In Fastr this translates to:

• Create a fastr.Network for your pipeline
• Create a fastr.SourceNode for the fixed image
• Create a fastr.SourceNode for the moving image
• Create a fastr.SourceNode for the registration parameters
• Create a fastr.Node for the registration (in this case elastix)
• Create a fastr.Node for the resampling of the image (in this case transformix)

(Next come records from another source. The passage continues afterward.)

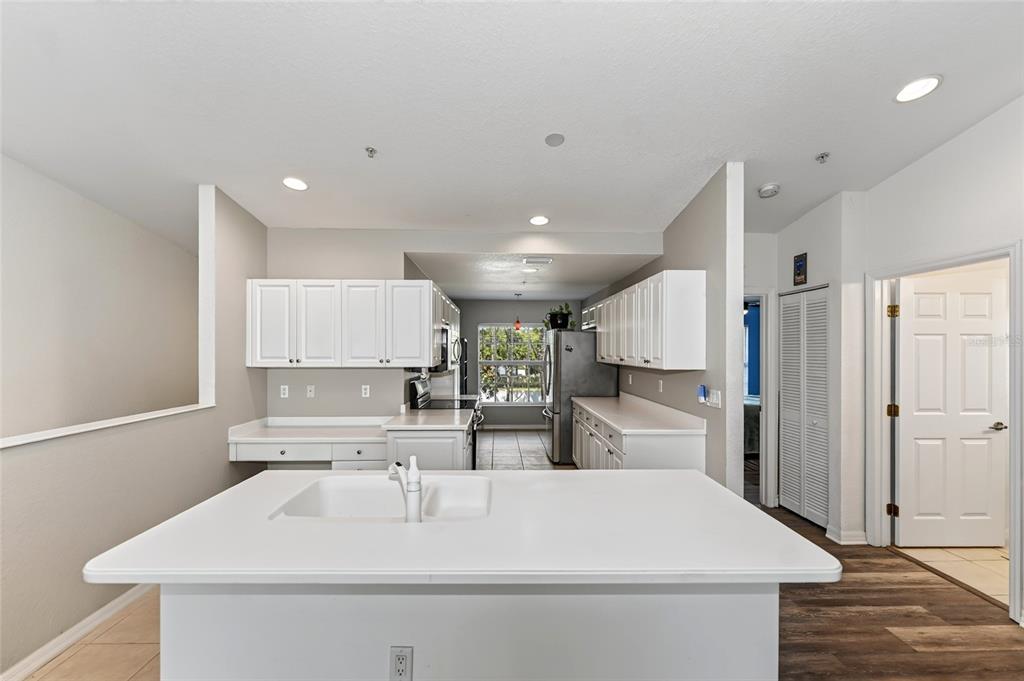 7092 STRAND CIRCLE, BRADENTON, FL — photo 3 of 30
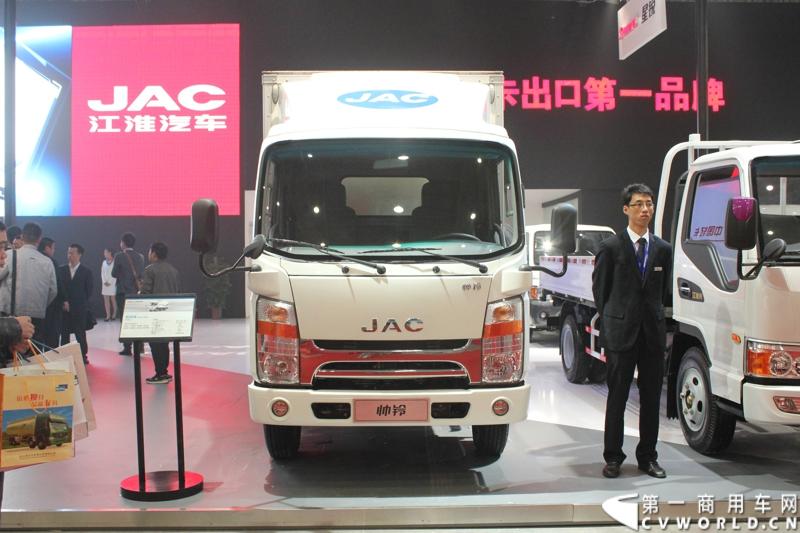 2013年10月30日，中国国际商用车展（CCVS）在武汉国际博览中心开幕，此次展会相比首届规模更大，覆盖B1-B5，A1-A3八个展区。相比首届，今年还增加了动态展示区，还有车试乘试驾，专用车功能演示等环节。一汽解放、东风商用车、重汽、福田、陕汽、江淮、上依红等厂商纷纷携旗下明星产品悉数亮相。图为江淮展位。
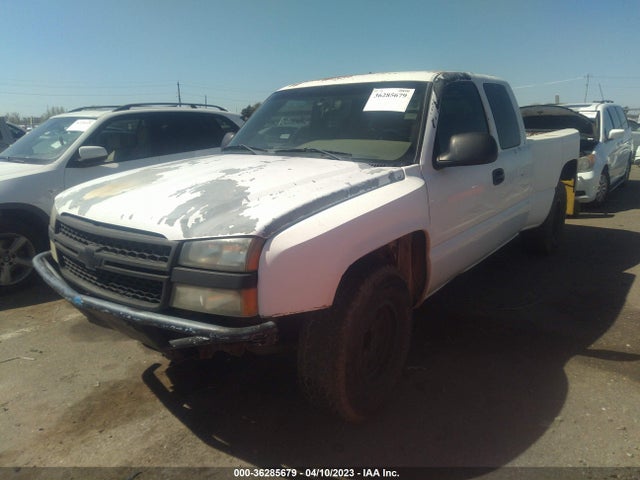 2003 CHEVROLET SILVERADO 1500 LS VIN: 2GCEC19V331112897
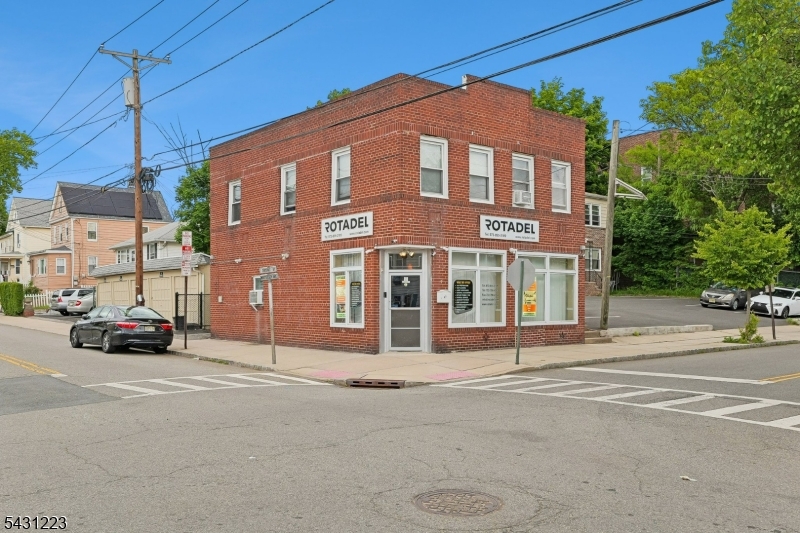 Edison - Commercial Sale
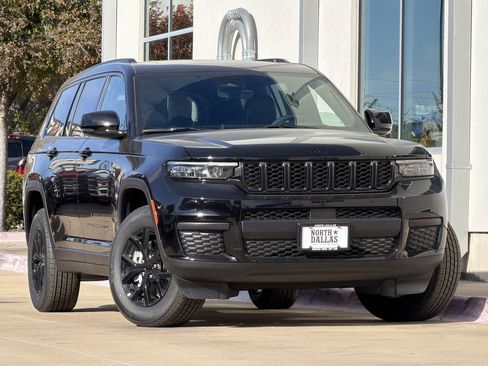 New 2025 Jeep Grand Cherokee L Altitude AWD/4WD image 2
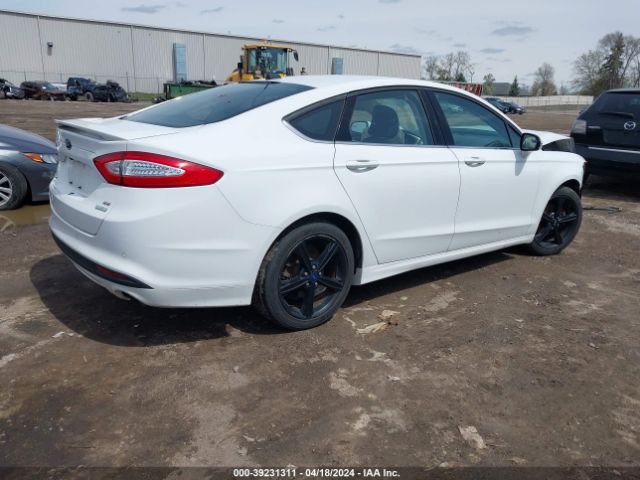 Photo 3 VIN: 3FA6P0HD3GR278663 - FORD FUSION 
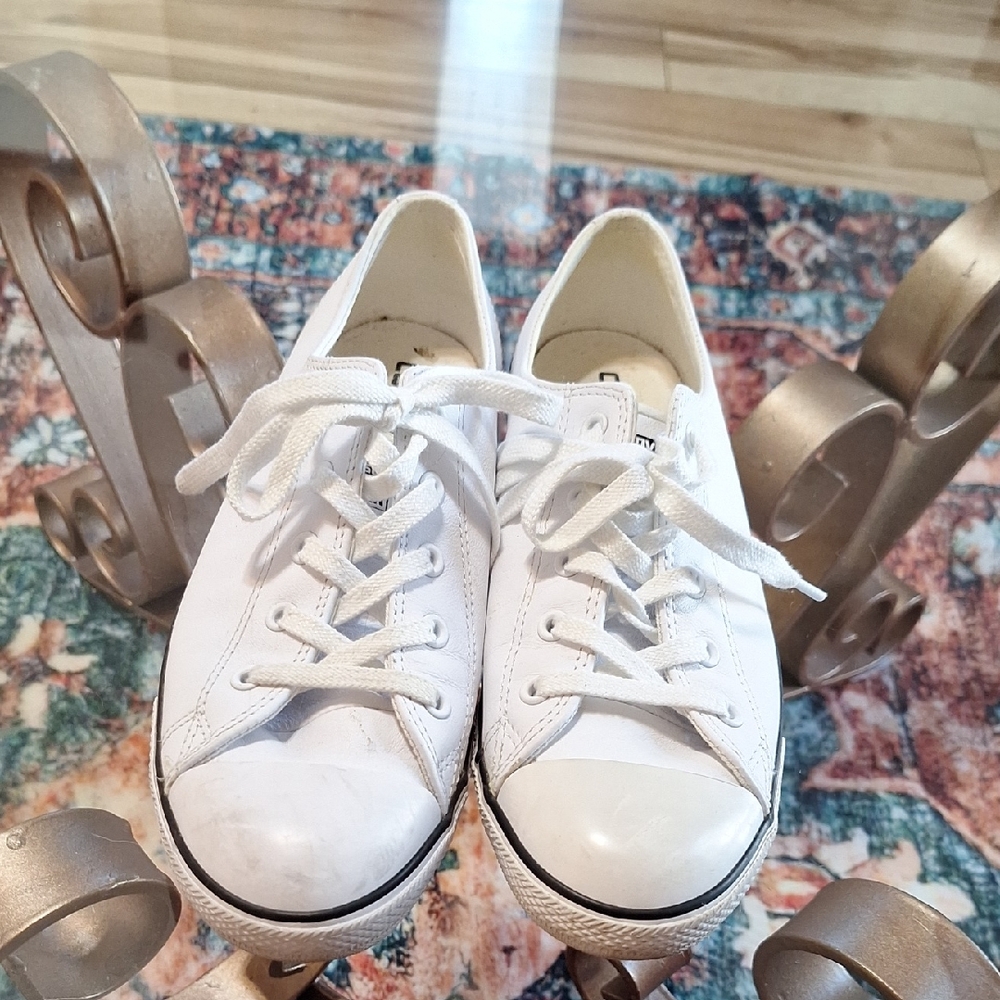Converse White Canvas Sneakers Classic Low-Top Design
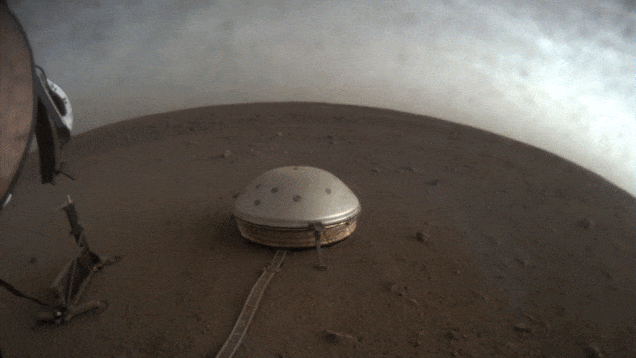 NASA公布“洞察号”探测器拍摄的火星日出日落照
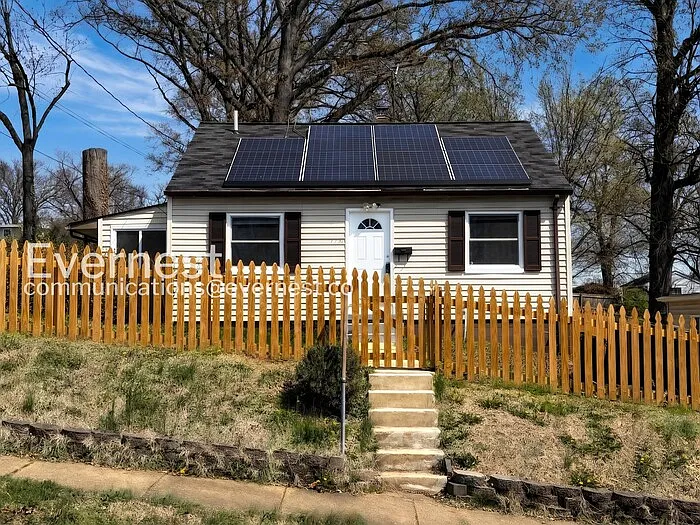 2 bed, 2.0 bath, 1456 sqft, $2,395 — Photo 2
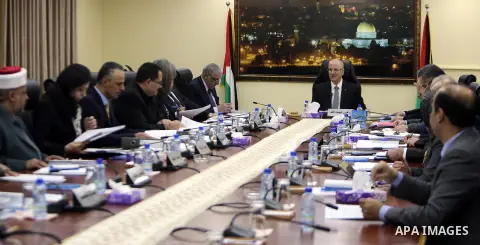 Palestinian Prime Minister, Rami Hamdallah, chairs a meeting of minister council, in the West bank city of Ramallah, on February 20, 2018. Photo by Prime Minister Office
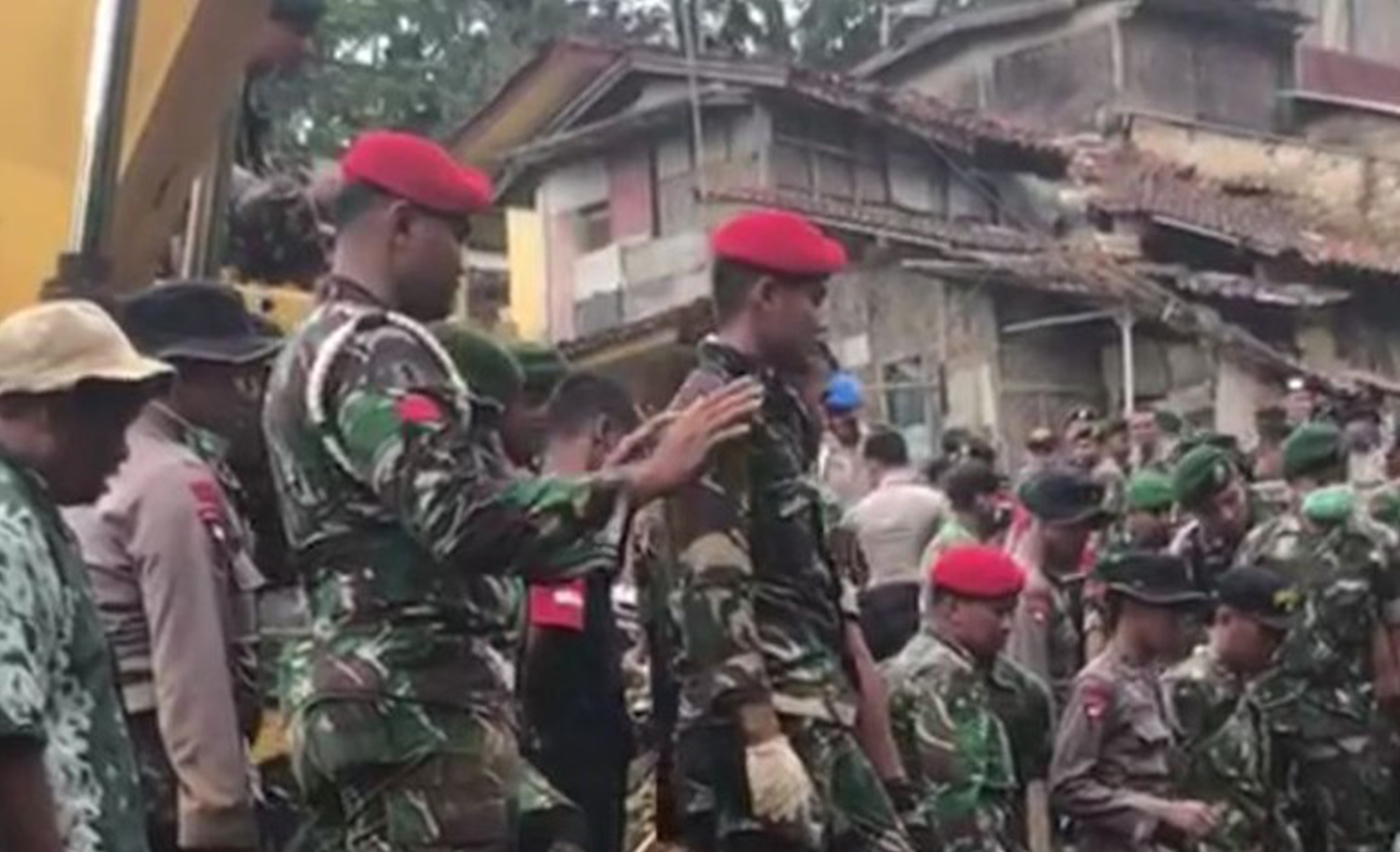 Salah satu anggota Kopassus Praka Pujiono tengah memakai tenaga dalam guna mendeteksi getaran dengan salah satu teknik dari perguruan Merpati Putih (foto: istimewa)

• Create a fastr.SinkNode to save the transformations
• Create a fastr.SinkNode to save the transformed images
• fastr.Link the output of the fixed image source node to the fixed image input of the registration node
• fastr.Link the output of the moving image source node to the moving image input of the registration node
• fastr.Link the output of the registration parameters source node to the registration parameters input of the registration node
• fastr.Link the output transform of the registration node to the transform input of the resampling node
• fastr.Link the output transform of the registration node to the input of transformation SinkNode
• fastr.Link the output image of the resampling node to the input of image SinkNode
• Run the fastr.Network for subjects X

This might seem like a lot of work for a registration, but the Fastr framework manages all other things, executes the pipeline and builds a complete paper trail of all executed operations. The execution can be on any of the supported execution environments (local, cluster, etc). The data can be imported from and exported to any of the supported data connections (file, XNAT, etc). It is also important to keep in mind that this is a simple example, but for more complex pipelines, managing the workflow with Fastr will be easier and less error-prone than writing your own scripts.